This notebook will be used to test helper functions

In [1]:
import numpy as np
import pandas as pd
import cv2
import h5py
from PIL import Image
import csv
from glob import iglob
import os
from pathlib import Path

In [2]:
import matplotlib.pyplot as plt
%matplotlib inline

### Reference: https://realpython.com/storing-images-in-python/#reading-many-images (Accessed 18/03/2022)

In [3]:
def display_frame(frame, title):
    plt.figure(figsize=(10, 10))
    plt.title(title)
    plt.imshow(frame)

In [4]:
def read_many_disk(num_images, imagesPath, gtPath):
    images, labels = [], []


     # For each frame
    for imagePath in imagesPath:
        
        # Store each frame 
        # print(f'[INFO] Working on Image: {image}')

        # Read and resize the image
        # Reference: https://pillow.readthedocs.io/en/stable/reference/Image.html (Accessed 21/03/2022)

        with Image.open(imagePath) as image:
            image_resized = image.resize((36, 36))
            images.append(np.array(image_resized))
        
        # print(f'[INFO] images list contains: {len(images)} elements  of type {type(images[0])}')

    with open(gtPath, "r") as csvfile:
        reader = csv.reader(
            csvfile, delimiter=","
        )

        for idx, row in enumerate(reader):
            
            # Skip the title row
            if idx > 0:
                
                # Skip the ppg recording for the last frame as it doesn't have a successor for normalization. 
                # This frame will only be used to normalize the 2nd last frame.
                if len(labels) < num_images - 1:        
                    ppg = float(row[2])                 # row[2] is the column containing ppg signal (label)
                    # print(f'[INFO] ppg: {ppg}')
                    labels.append(ppg)  

    # print(f'[INFO] labels list contains: {len(labels)} elements  of type {type(labels[0])}')

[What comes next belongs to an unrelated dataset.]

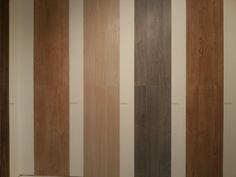 Cersaie 2013  #coem #ceramichecoem #madeinitaly #tiles #floor #covering #indoor #design #ecology #eco #cucina #legno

    # List containing the images with normailzed frames added in the 3rd dimension
    expanded_images = []

    # Perform frame normalization using every two adjacent frames as (c(t + 1) - c(t))/(c(t) + c(t + 1))
    # where c is the channel of the frame.
    for idx, image in enumerate(images):
        if idx < len(images) - 1:
            for i in range(3):

                # print(f'[INFO] Shape of Frame {idx}: {(images[idx][:, :, i]).shape}')

                # Displaying the frame at channel i
                # display_frame(images[idx][:, :, i], f'Frame {idx} Channel {i}')   

                # Normalized frame calculated by the formula above
                normalizedFrame = (images[idx + 1][:, :, i] - images[idx][:, :, i]
                ) / (images[idx][:, :, i] + images[idx + 1][:, :, i])

                # Displaying the normalized frame at channel i
                # display_frame(normalizedFrame, f'Normalized Frame {idx} Channel {i}')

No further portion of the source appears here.